In his Page One opinion columns, the Constitution’s editor and publisher, Ralph McGill, scorned the politicians, media executives, police and preachers who backed a system of segregation that led to mob violence under the magnolias and moonlight of Mississippi. McGill’s writings had earned him a Pulitzer Prize in 1959, and his columns on the Ole Miss situation in 1962 showed why he was called “the conscience of the South.”

Meredith made headlines again in 1966 when he was shot and wounded as he walked in a one-man “March Against Fear” to bring attention to Mississippi’s continuing injustices. Newspapers worldwide ran a shocking photo of Meredith falling to the dusty roadside as his white assailant loomed in the background. Jack Thornell, a young Associated Press photographer, won a Pulitzer Prize for his compelling photo. Aubrey James Norvell, the shooter, later served 18 months of a five-year prison sentence. He died in 2016. 

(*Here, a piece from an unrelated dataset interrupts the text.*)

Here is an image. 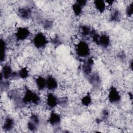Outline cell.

Meredith lives on today at age 89. His longtime Republican politics—including serving on the staff of arch-conservative Senator Jesse Helms and backing a political bid by “Klandidate” David Duke—have baffled or angered some in the civil rights movement, but Meredith will always be remembered as a man who scored a victory over Jim Crow segregation in the Magnolia State.

The year 1962 was a trying time in America. President John Kennedy faced Cold War troubles from Russia’s reach into Berlin and Cuba, while on the home front his administration was bedeviled by domestic terrorism like the Ole Miss riot. Today is another trying time in America as the old ghosts of white supremacy and homegrown terrorism rattle their chains and rise from their coffins. 

In 2001, author William Doyle wrote a book titled An American Insurrection: The Battle of Oxford, Mississippi, 1962. Twenty years after his book was published, America faced another threat from insurrectionists during the deadly Capitol Hill melee on Jan. 6, 2021. The threat is still out there. As Oxford’s most famous citizen, William Faulkner, wrote, “The past is never dead. It’s not even past.”